Levi-Montalcini ha sempre affermato di sentirsi una donna libera. Cresciuta in «un mondo vittoriano, nel quale dominava la figura maschile e la donna aveva poche possibilità», ha dichiarato d'averne «risentito, poiché sapevo che le nostre capacità mentali - uomo e donna - son le stesse: abbiamo uguali possibilità e differente approccio» (intervista a Che tempo che fa del 2008).

La sua straordinaria ricerca, a cui ha dedicato interamente la sua vita, ha portato a risultati altrettanto straordinari. I suoi primi studi (anni 1938-1944) sono dedicati ai meccanismi di formazione del sistema nervoso dei vertebrati. Nel 1951-1952 scopre il fattore di crescita nervoso noto come NGF, che gioca un ruolo essenziale nella crescita e differenziazione delle cellule nervose sensoriali e simpatiche.

Per circa un trentennio prosegue le ricerche su questa molecola proteica e sul suo meccanismo d'azione, per le quali nel 1986 le viene conferito il Premio Nobel per la Medicina (con Stanley Cohen).
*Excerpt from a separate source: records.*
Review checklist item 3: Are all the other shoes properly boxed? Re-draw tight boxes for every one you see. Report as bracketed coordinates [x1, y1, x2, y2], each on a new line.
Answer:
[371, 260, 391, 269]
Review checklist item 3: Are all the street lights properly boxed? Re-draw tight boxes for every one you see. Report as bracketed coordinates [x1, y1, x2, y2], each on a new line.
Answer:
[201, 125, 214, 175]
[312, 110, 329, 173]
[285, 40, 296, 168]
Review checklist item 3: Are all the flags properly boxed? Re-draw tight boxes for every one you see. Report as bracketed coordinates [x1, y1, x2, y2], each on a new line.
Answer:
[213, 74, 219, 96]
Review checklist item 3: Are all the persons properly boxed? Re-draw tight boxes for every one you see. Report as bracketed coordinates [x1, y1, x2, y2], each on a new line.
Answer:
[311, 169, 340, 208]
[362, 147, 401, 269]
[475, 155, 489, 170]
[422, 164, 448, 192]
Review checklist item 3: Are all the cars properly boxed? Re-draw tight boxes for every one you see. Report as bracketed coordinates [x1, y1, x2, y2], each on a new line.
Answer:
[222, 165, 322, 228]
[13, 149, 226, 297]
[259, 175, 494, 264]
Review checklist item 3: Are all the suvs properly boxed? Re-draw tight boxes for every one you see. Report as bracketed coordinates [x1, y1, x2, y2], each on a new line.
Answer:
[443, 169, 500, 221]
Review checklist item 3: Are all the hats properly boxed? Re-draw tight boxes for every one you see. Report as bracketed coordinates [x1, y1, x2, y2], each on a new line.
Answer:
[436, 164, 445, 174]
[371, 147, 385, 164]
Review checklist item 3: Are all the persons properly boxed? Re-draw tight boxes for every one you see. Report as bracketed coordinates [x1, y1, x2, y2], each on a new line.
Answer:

Nella motivazione del Premio si legge: "La scoperta dell’NGF all'inizio degli anni '50 è un esempio affascinante di come un osservatore acuto possa estrarre ipotesi valide da un apparente caos. In precedenza i neurobiologi non avevano idea di quali processi intervenissero nella corretta innervazione degli organi e tessuti dell'organismo".